Wheat supply and demand projections, released last week, indicate world production at 790m tonnes for last year which would be higher than the 774m tonnes forecast for this season even though the EU commission have revised their total wheat production down to 124.8m tonnes, 5m tonnes down from previous estimates, and Canada is expecting a fall of 6.9% in its wheat drilled area.

Wheat ending stocks have been cut to 389m tonnes which is still 11m tonnes higher year-on-year and close to record levels.

On the UK domestic front, figures for human and industrial cereal use for March showed that imported milling wheat was at 126,700 tonnes, up 4% on the month. Imported supplies had been an increased focus for millers this season, with the total for the season to end March use at 1.13m tonnes, up 92% on the year.

On global trading matters, the EU, including the UK, and Canada are second and third, respectively, behind Russia in the world table of leading wheat exporters, narrowly beating the US which is in fourth place.

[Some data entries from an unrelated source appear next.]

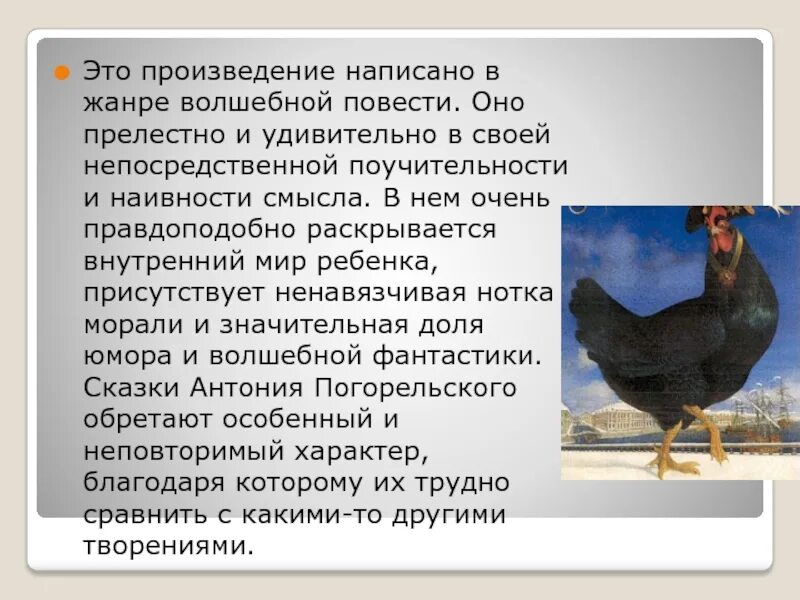 Это произведение написано в жанре волшебной повести. Оно прелестно и удивительно в своей непосредственной поучительности и наивности смысла. В нем очень правдоподобно раскрывается внутренний мир ребенка, присутствует ненавязчивая нотка морали и значительная доля юмора и волшебной фантастики. Сказки Антония Погорельского обретают особенный и неповторимый характер, благодаря которому их трудно сравнить с какими-то другими творениями.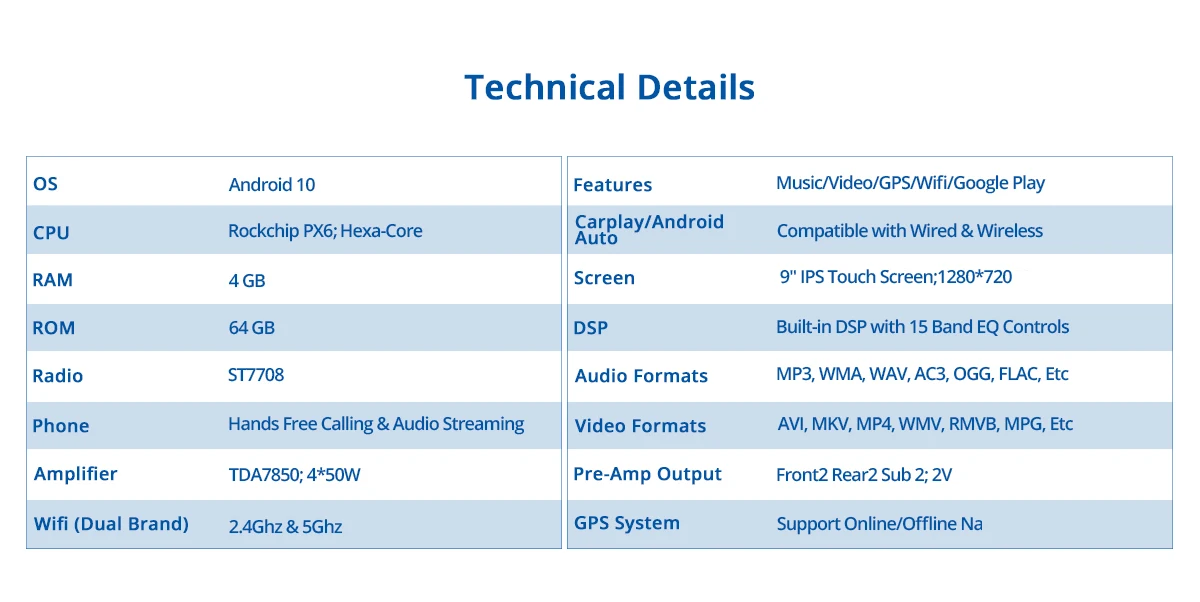 Technical Details

| OS | Android 10 |
|---|---|
| CPU | Rockchip PX6; Hexa-Core |
| RAM | 4 GB |
| ROM | 64 GB |
| Radio | ST7708 |
| Phone | Hands Free Calling & Audio Streaming |
| Amplifier | TDA7850; 4*50W |
| Wifi (Dual Brand) | 2.4Ghz & 5Ghz |

| Features | Music/Video/GPS/Wifi/Google Play |
|---|---|
| Carplay/Android Auto | Compatible with Wired & Wireless |
| Screen | 9" IPS Touch Screen;1280*720 |
| DSP | Built-in DSP with 15 Band EQ Controls |
| Audio Formats | MP3, WMA, WAV, AC3, OGG, FLAC, Etc |
| Video Formats | AVI, MKV, MP4, WMV, RMVB, MPG, Etc |
| Pre-Amp Output | Front2 Rear2 Sub 2; 2V |
| GPS System | Support Online/Offline Na |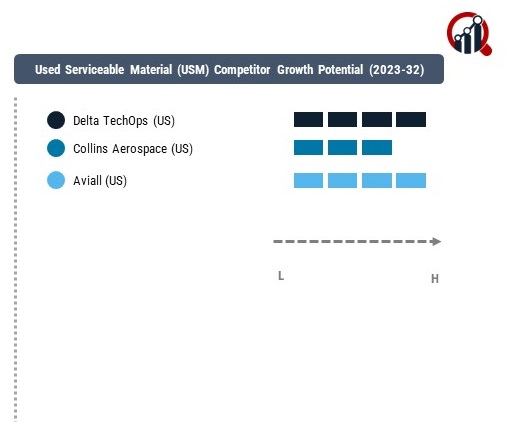 Used Serviceable Material (USM) Competitor Growth Potential (2023-32)

Delta TechOps (US)

Collins Aerospace (US)

Aviall (US)

L

H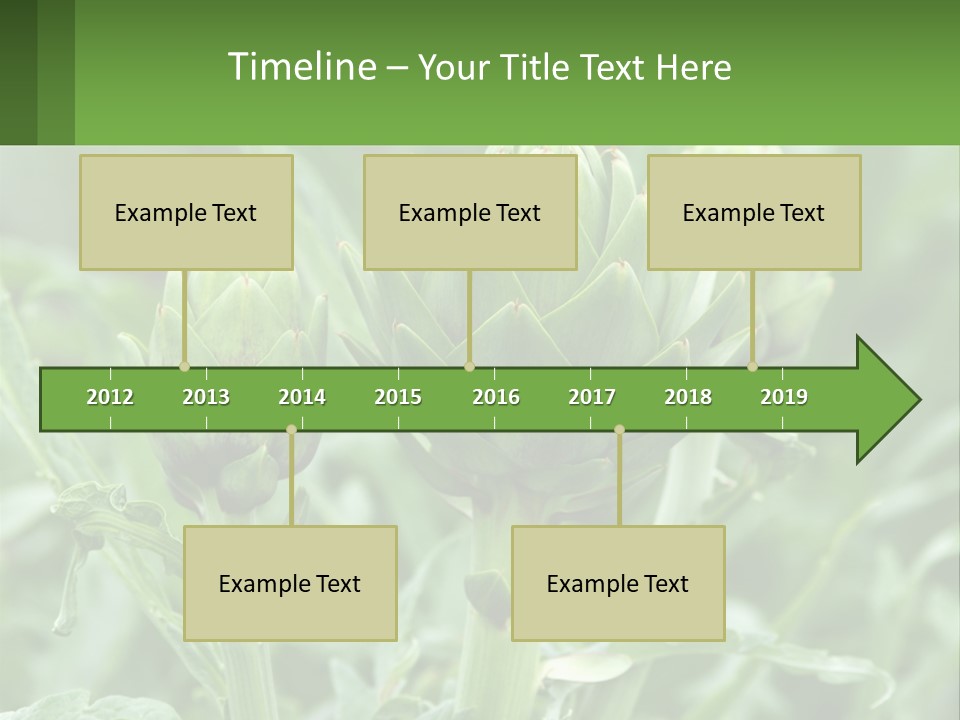 Timeline – Your Title Text Here

Example Text

Example Text

Example Text

2012 2013 2014 2015 2016 2017 2018 2019

Example Text

Example Text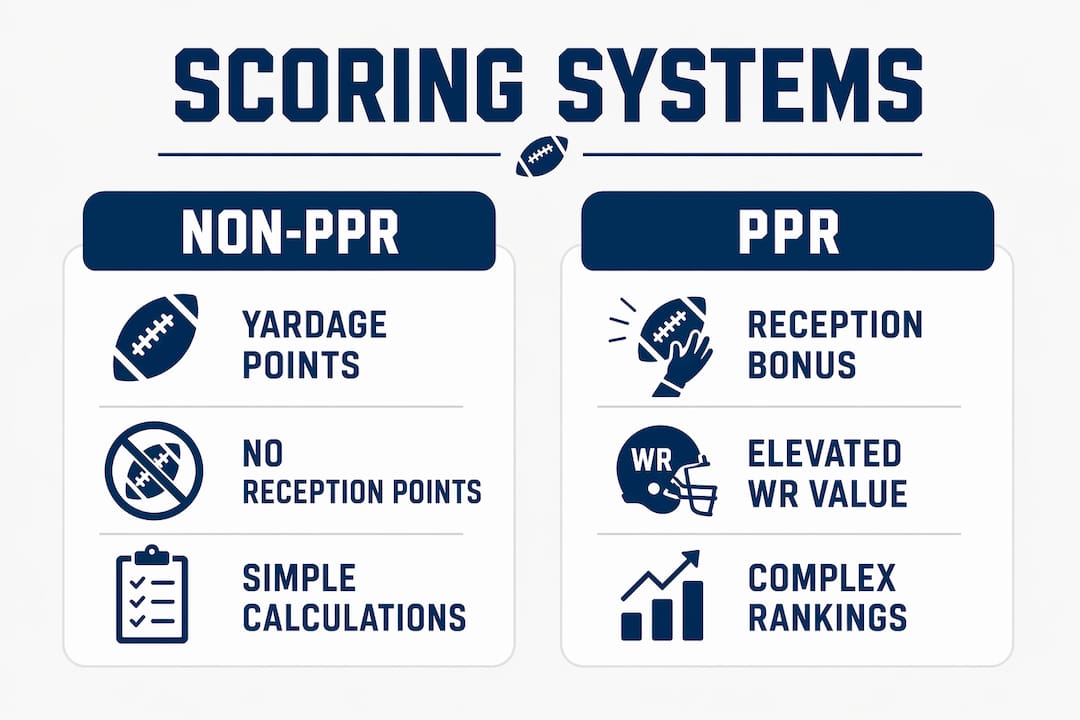 SCORING SYSTEMS

NON-PPR

YARDAGE POINTS

NO RECEPTION POINTS

SIMPLE CALCULATIONS

PPR

RECEPTION BONUS

WR

ELEVATED WR VALUE

COMPLEX RANKINGS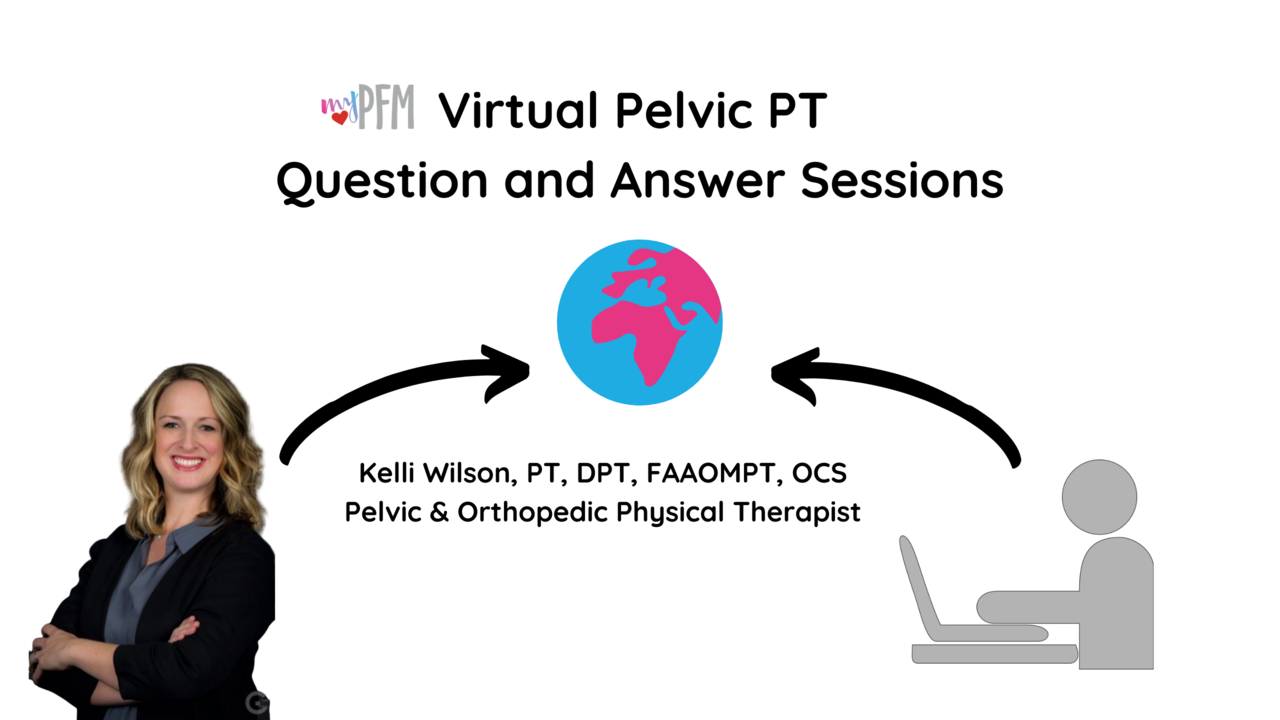 myPFM Virtual Pelvic PT
Question and Answer Sessions

Kelli Wilson, PT, DPT, FAAOMPT, OCS
Pelvic & Orthopedic Physical Therapist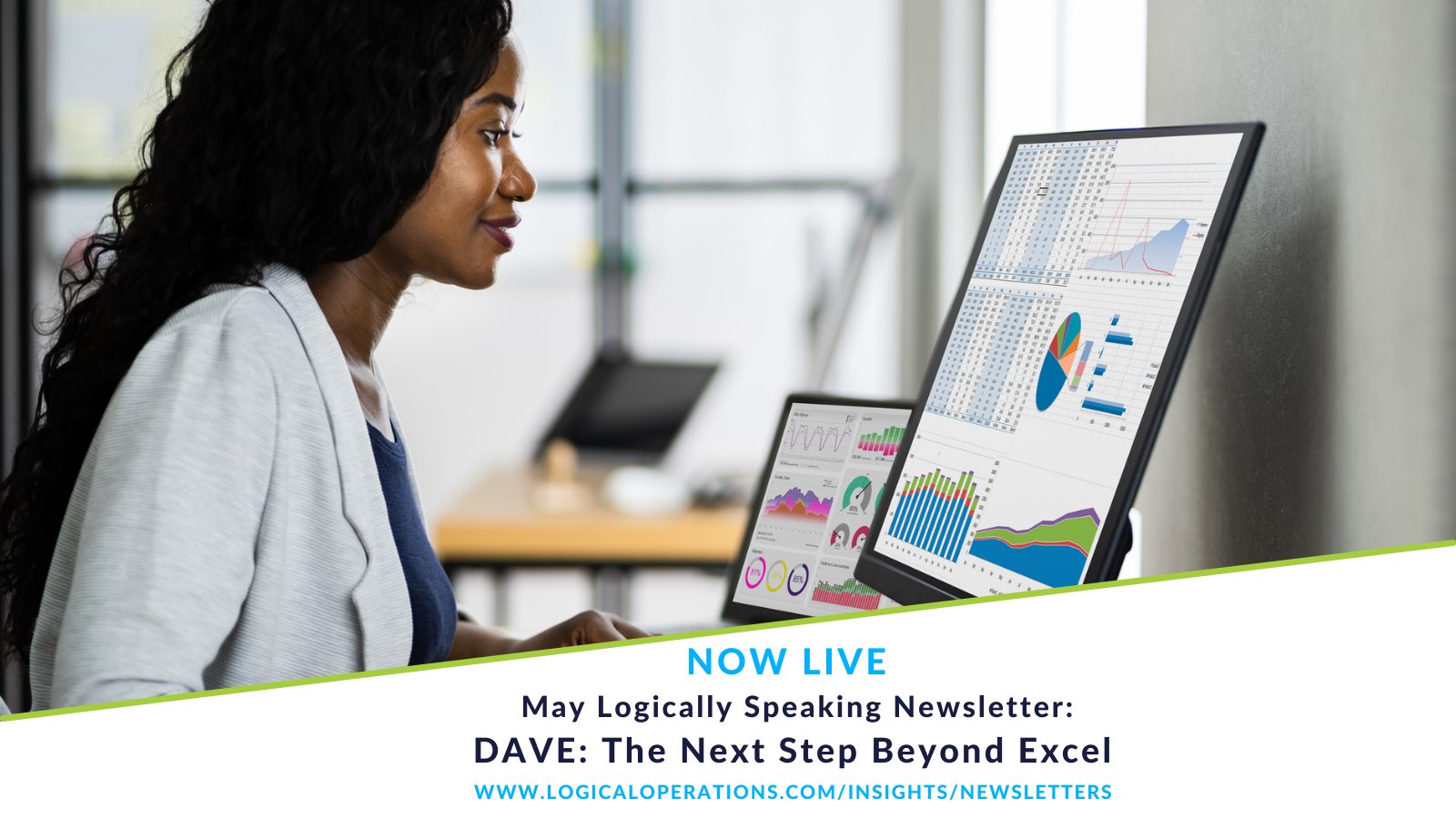 NOW LIVE

May Logically Speaking Newsletter:

DAVE: The Next Step Beyond Excel

WWW.LOGICALOPERATIONS.COM/INSIGHTS/NEWSLETTERS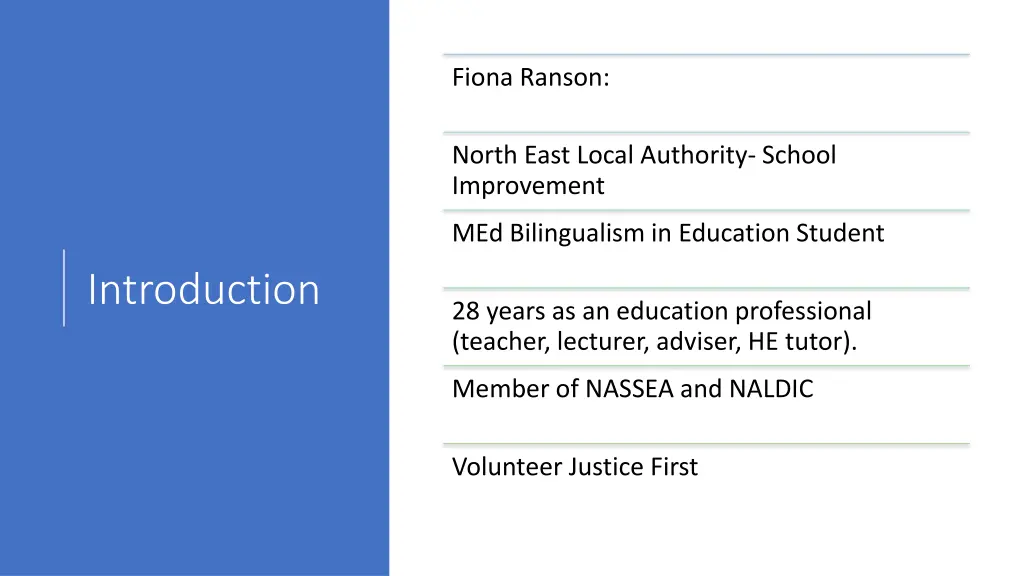 Introduction

Fiona Ranson:

North East Local Authority- School Improvement

MEd Bilingualism in Education Student

28 years as an education professional (teacher, lecturer, adviser, HE tutor).

Member of NASSEA and NALDIC

Volunteer Justice First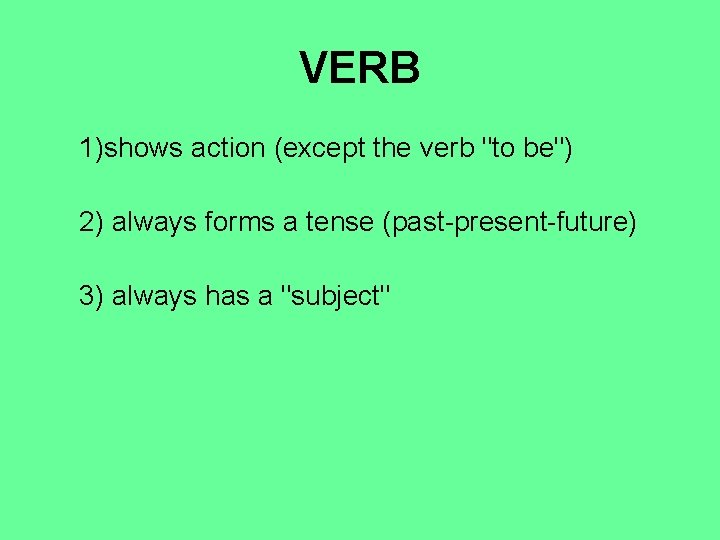 VERB

1)shows action (except the verb "to be")

2) always forms a tense (past-present-future)

3) always has a "subject"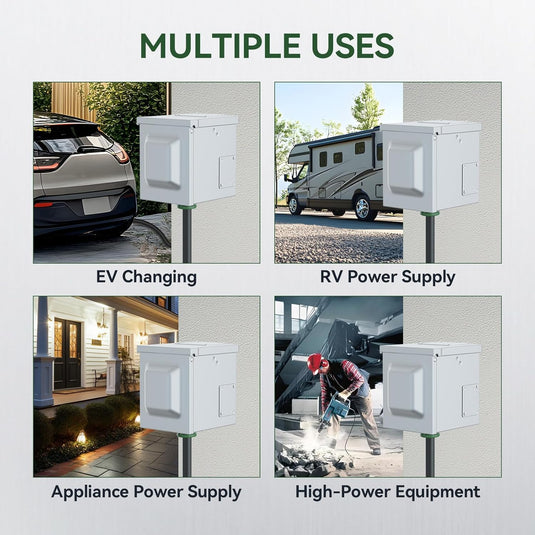 MULTIPLE USES

EV Changing

RV Power Supply

Appliance Power Supply

High-Power Equipment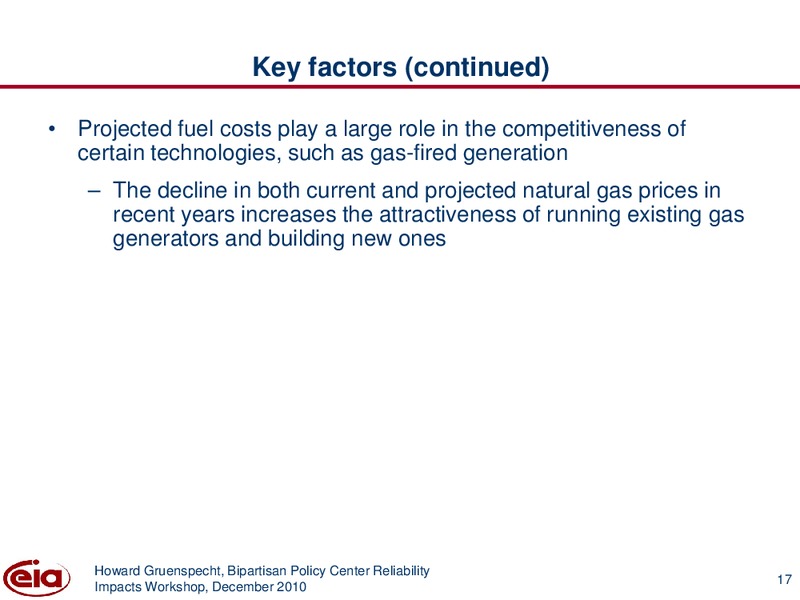 Key factors (continued)

• Projected fuel costs play a large role in the competitiveness of certain technologies, such as gas-fired generation

– The decline in both current and projected natural gas prices in recent years increases the attractiveness of running existing gas generators and building new ones

eia

Howard Gruenspecht, Bipartisan Policy Center Reliability Impacts Workshop, December 2010

17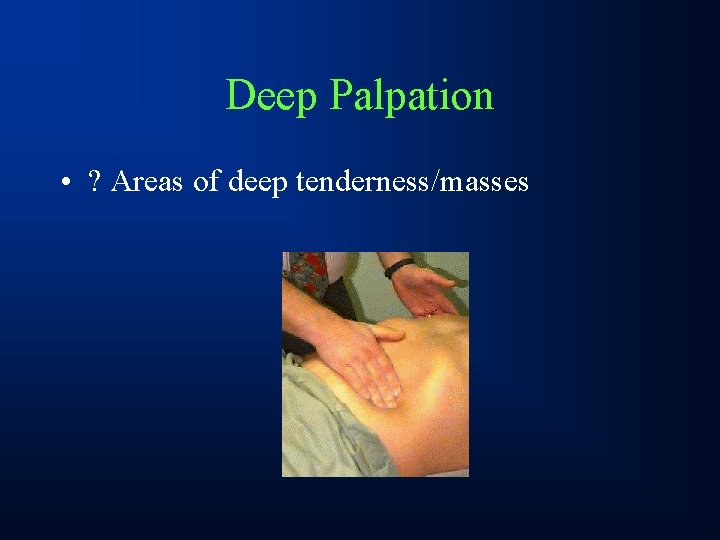 Deep Palpation

• ? Areas of deep tenderness/masses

There has been a great transformation in commodity markets since the start of the Covid-19 pandemic and as we have seen, many futures contracts have hit multi-year highs owing to supply and demand imbalances which has stemmed from increases to global demand.

China began its purchasing campaign of agricultural commodities in August, 2020, and that is continuing. However, it is not just agricultural commodities, but wood, steel, and copper prices that have gone through the roof and continue up on a daily basis.

The global food price index rose for its 11th straight month to April to 120.9. This is a seven-year high and a 30.7% increase from April, 2020, and is the fastest rise in food inflation levels since 2011.

The Bloomberg Commodity Index, which tracks 23 futures contracts in six commodity sectors, gained 55% in 263 trading days from April, 2020, which is its biggest percentage movement in less than 300 days. This is since the 55% drop during the 2008 financial crisis.

Higher US spending throughout the pandemic has stimulated economic activity, and this has caused inflation fears and weakened the value of the US dollar and the GB pound/US dollar exchange rate which has gained 21% since March, 2020, and of note last week, the Bank of England voted to leave UK interest rates unchanged at a current record low of 0.1%.